Wherever the string "level" appears in the records, return the line that holds it.

== Segment start ==

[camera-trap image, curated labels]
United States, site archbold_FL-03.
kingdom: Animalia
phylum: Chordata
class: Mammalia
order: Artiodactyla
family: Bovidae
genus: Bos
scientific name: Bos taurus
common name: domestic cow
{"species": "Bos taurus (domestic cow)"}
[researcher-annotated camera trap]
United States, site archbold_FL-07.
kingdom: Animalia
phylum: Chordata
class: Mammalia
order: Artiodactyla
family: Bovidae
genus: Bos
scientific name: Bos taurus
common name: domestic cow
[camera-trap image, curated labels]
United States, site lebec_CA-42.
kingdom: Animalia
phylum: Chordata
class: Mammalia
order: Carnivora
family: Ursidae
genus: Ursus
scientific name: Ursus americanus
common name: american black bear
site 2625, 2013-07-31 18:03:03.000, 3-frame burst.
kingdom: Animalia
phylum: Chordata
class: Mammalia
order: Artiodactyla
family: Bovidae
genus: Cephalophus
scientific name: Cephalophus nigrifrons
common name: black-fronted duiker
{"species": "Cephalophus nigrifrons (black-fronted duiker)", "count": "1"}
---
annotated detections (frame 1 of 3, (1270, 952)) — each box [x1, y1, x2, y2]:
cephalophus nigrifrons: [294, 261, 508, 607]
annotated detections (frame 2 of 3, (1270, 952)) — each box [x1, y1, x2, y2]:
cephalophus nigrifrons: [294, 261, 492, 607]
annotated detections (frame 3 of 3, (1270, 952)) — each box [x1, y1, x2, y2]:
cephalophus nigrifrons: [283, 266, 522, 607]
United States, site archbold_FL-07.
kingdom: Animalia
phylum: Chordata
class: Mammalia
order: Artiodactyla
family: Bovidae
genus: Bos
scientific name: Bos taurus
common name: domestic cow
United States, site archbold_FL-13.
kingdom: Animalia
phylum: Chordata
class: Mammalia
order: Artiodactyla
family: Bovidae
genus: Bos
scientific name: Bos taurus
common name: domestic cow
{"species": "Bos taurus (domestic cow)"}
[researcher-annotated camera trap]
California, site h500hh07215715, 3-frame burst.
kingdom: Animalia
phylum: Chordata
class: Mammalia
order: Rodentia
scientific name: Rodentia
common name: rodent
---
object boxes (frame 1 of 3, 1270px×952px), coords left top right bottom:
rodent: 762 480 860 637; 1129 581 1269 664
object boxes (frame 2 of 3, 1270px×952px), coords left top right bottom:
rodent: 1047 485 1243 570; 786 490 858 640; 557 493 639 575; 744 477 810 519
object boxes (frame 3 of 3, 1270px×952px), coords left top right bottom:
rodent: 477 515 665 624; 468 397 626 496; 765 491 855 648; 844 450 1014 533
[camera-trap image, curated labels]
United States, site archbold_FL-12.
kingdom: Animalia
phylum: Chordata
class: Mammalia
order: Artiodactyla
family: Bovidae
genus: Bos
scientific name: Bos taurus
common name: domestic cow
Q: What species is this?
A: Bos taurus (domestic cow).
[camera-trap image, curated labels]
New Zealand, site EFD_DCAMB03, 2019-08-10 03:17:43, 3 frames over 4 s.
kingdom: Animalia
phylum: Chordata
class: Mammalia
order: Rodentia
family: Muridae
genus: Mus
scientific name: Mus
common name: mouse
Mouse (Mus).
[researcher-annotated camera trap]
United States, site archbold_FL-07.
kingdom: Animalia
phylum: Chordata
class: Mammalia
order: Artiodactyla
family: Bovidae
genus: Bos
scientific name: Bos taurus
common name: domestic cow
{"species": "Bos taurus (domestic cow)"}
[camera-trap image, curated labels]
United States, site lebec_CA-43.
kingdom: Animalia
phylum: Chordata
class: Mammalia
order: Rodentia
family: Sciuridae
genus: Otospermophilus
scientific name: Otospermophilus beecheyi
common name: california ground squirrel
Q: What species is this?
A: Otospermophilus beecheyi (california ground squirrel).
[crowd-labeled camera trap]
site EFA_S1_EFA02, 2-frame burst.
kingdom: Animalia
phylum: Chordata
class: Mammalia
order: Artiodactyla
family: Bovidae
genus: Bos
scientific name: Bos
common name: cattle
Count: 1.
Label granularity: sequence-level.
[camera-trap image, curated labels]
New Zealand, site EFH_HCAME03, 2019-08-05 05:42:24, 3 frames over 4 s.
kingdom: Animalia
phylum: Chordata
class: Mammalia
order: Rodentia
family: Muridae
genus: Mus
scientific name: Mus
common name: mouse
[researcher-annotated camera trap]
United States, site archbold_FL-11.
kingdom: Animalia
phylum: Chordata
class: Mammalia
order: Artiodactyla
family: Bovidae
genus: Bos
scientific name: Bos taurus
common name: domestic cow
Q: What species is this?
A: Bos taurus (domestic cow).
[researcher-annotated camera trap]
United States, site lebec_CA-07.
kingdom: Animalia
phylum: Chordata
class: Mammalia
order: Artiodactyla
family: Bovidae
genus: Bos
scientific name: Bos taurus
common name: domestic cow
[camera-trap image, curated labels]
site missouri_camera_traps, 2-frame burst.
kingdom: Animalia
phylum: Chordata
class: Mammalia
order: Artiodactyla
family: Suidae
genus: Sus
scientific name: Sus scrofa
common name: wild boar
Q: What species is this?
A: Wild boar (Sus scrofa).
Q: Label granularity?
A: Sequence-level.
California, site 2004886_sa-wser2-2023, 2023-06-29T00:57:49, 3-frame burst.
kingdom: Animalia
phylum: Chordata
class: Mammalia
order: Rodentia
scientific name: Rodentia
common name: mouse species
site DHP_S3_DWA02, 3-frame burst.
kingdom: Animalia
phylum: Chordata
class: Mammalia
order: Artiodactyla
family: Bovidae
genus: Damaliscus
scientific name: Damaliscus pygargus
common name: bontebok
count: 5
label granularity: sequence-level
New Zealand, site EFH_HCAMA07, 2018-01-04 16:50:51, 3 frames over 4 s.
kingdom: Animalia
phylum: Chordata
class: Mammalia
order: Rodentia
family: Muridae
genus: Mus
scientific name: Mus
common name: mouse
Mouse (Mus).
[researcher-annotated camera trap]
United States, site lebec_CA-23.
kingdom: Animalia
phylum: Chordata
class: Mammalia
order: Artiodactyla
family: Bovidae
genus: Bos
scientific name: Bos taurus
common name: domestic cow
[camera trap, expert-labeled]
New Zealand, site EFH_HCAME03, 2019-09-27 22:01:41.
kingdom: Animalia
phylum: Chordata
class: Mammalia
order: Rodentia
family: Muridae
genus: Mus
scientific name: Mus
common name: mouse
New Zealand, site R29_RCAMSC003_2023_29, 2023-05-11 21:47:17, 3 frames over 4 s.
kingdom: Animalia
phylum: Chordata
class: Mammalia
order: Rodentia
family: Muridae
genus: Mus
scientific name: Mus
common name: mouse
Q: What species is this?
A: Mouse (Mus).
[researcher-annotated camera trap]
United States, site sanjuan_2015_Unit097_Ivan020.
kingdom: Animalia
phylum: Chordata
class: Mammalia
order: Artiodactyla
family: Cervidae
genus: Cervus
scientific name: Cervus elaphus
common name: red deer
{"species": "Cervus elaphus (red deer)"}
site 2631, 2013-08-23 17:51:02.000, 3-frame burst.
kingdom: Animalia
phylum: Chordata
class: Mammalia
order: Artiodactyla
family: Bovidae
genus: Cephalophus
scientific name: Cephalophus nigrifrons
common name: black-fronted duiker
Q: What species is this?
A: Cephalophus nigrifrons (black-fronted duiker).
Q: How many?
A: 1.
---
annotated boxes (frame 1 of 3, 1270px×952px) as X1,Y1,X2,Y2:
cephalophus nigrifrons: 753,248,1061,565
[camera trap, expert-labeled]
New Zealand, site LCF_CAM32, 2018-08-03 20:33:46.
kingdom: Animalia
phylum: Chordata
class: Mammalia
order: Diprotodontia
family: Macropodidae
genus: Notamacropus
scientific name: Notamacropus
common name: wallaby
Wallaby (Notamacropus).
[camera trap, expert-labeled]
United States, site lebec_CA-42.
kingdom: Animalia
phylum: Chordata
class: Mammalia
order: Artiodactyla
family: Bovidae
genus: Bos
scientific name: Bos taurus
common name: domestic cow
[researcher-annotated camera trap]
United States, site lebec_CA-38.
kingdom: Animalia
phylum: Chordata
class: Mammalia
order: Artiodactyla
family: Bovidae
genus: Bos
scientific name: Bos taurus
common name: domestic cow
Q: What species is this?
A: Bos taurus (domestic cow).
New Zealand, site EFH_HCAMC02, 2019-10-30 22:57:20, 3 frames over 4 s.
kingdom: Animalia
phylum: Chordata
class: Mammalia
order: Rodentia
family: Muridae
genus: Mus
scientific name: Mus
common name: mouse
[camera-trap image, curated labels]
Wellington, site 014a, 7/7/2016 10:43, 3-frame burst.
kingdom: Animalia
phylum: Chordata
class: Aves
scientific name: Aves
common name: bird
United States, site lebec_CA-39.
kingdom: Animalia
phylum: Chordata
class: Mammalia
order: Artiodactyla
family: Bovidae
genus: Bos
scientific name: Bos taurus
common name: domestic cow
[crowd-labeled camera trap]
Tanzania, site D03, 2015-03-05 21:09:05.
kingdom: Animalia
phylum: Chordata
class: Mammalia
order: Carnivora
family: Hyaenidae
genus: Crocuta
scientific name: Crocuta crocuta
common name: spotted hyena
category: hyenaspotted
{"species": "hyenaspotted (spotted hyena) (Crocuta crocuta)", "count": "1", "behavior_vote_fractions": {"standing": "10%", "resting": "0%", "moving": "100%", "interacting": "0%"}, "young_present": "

== Segment end ==

:: SOLUTION TO THE EXERCISE ::
Label granularity: sequence-level.
A: Sequence-level.
label granularity: sequence-level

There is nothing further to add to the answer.